Using our understanding of job-growth as net-investment driven, we can clearly see why there were no jobs:  there was no investment.  The next observation we can make from Figure 4 is the lack of investment, even years after the recovery, until after the S&P 500 had bottomed.  Finally, in later 2003, the Net Investment is elastic to the upward movement in the S&P 500.

For this argument, we approximate the S&P 500 as the aggregate price-level of existing capital.

The inference is that the jobless recovery of late 2001-2003 was the result of a net investment-less recovery, which was probably the result of existing capital being available more cheaply.

We can see the same pattern emerge, as demonstrated by Figure 4, in the present recovery.

Figure 4: The second jobless recovery

Figure 5: The second jobless recovery

Perhaps most incredibly, Net Investment went negative for the first time in history of the series going back to 1947 during The Great Recession (figure 6).  Our capital stock was depreciating at a greater rate than we were replacing it.

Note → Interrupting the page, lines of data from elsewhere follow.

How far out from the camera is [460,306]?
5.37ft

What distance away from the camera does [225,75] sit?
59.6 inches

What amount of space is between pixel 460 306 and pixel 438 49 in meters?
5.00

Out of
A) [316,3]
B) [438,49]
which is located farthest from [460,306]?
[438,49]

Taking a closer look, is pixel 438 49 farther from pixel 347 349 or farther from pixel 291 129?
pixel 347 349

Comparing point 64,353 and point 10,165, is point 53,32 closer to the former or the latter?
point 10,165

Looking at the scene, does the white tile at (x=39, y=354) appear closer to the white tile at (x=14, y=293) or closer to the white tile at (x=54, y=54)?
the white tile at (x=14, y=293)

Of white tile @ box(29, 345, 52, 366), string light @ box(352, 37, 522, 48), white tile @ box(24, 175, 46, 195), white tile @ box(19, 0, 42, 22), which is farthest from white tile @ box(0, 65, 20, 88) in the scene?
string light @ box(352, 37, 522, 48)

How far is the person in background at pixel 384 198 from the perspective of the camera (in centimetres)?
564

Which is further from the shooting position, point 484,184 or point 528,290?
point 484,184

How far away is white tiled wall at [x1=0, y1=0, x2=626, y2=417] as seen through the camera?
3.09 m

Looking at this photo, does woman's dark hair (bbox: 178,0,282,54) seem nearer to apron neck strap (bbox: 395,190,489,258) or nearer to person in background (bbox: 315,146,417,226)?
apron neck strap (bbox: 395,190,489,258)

Figure 5: The long-run relationship between Net Investment and growth in employment

Figure 6: The long-run relationship between Net Investment and growth in employment

The explanation that jobless recoveries result from a scarcity of net-investment because existing capital is too cheap for new capital creation to be competitive enjoys intuitive sense, as well some recent historical evidence.

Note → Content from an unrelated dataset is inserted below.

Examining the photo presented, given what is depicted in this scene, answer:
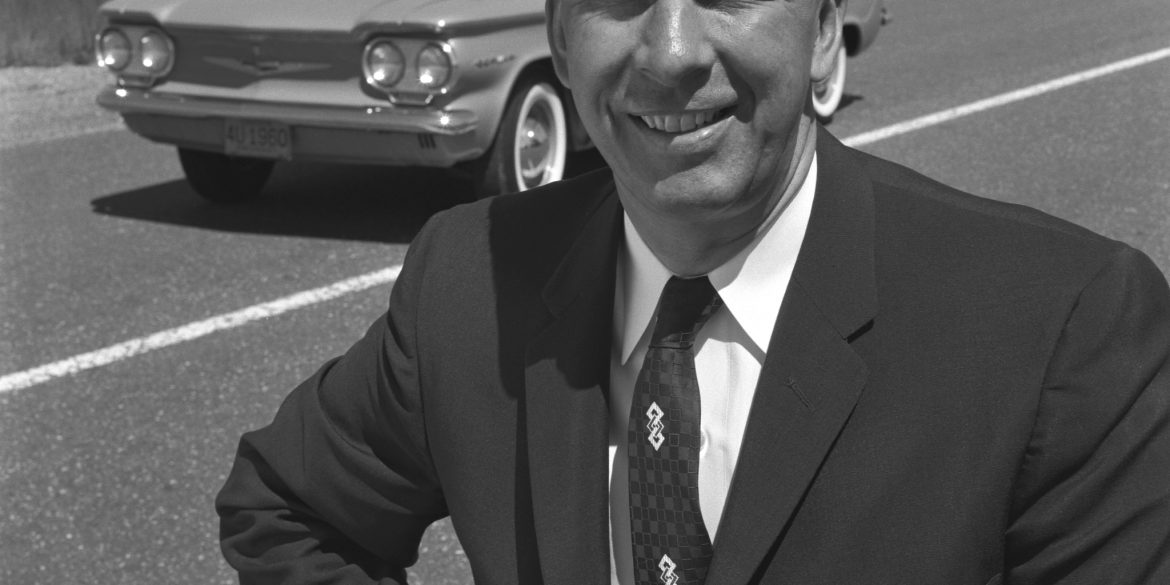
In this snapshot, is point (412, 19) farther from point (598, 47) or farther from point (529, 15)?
point (598, 47)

VI – Contemporary Interpretation

If the price of existing capital has been rising, and Net Investment has been muted, we conclude that the price of creating new capital is not competitive with existing capital.

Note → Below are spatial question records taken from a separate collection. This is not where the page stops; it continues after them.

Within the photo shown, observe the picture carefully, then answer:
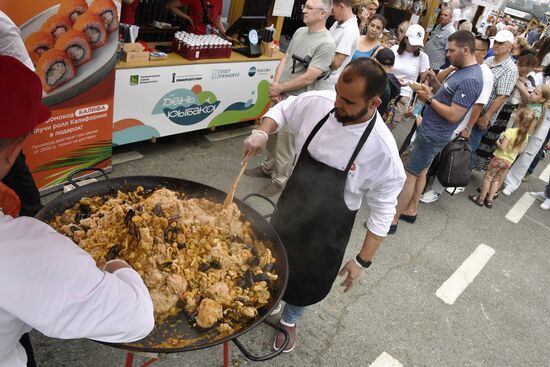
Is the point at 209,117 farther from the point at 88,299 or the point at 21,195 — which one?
the point at 88,299

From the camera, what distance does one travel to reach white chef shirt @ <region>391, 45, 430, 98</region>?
6562mm

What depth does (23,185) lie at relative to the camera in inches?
124

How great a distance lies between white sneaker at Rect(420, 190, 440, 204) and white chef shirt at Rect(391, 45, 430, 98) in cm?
162

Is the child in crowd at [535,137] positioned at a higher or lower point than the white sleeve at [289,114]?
lower

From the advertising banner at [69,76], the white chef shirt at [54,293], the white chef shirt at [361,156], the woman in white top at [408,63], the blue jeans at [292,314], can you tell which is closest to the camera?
the white chef shirt at [54,293]

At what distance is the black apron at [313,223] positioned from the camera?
2.67 m

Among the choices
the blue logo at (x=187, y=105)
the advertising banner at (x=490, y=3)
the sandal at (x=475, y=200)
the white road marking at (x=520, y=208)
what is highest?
the advertising banner at (x=490, y=3)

The great irony is that, the richer the country has become, there is less work to be done, which leaves workers with less income.  This is our great nominal problem.

Figure 7: Labour force and population growth projections through 2050

Figure 7: Labour force and population growth projections through 2050

Figure 7: Labour force and Private Non-Residential Fixed Investment growth

Figure 7: Labour force and Private Non-Residential Fixed Investment growth

The CBO and BLS forecast around 0.7% annual labour force growth this decade, and just 0.5% in the 2020s.  This means the growth of future requirements for fixed capital and accumulated labour that support workers — such as office buildings or automobiles — will be subdued, even more so than the production of goods consumed by all demographic groups.

Combined with productivity efficiencies in the Internet age that provide a declining Real Capital Intensity of Economic Output, we require less capital formation.  This potentially explains why the price of real capital had been below its previous peak for so long, and consequently why net investment (and employment growth by proxy) has been limited.

With the S&P 500 (our approximate aggregate capital market value) closing once again near record highs, it seems likely that new investment will be more attractive.

Perhaps Conor Sen put it best:  Wringing the risk premia out of existing capital is a necessary precondition for new capital formation (and hiring!).

I hope and believe we are there, and maybe we've learnt something new about the nature of jobless recoveries.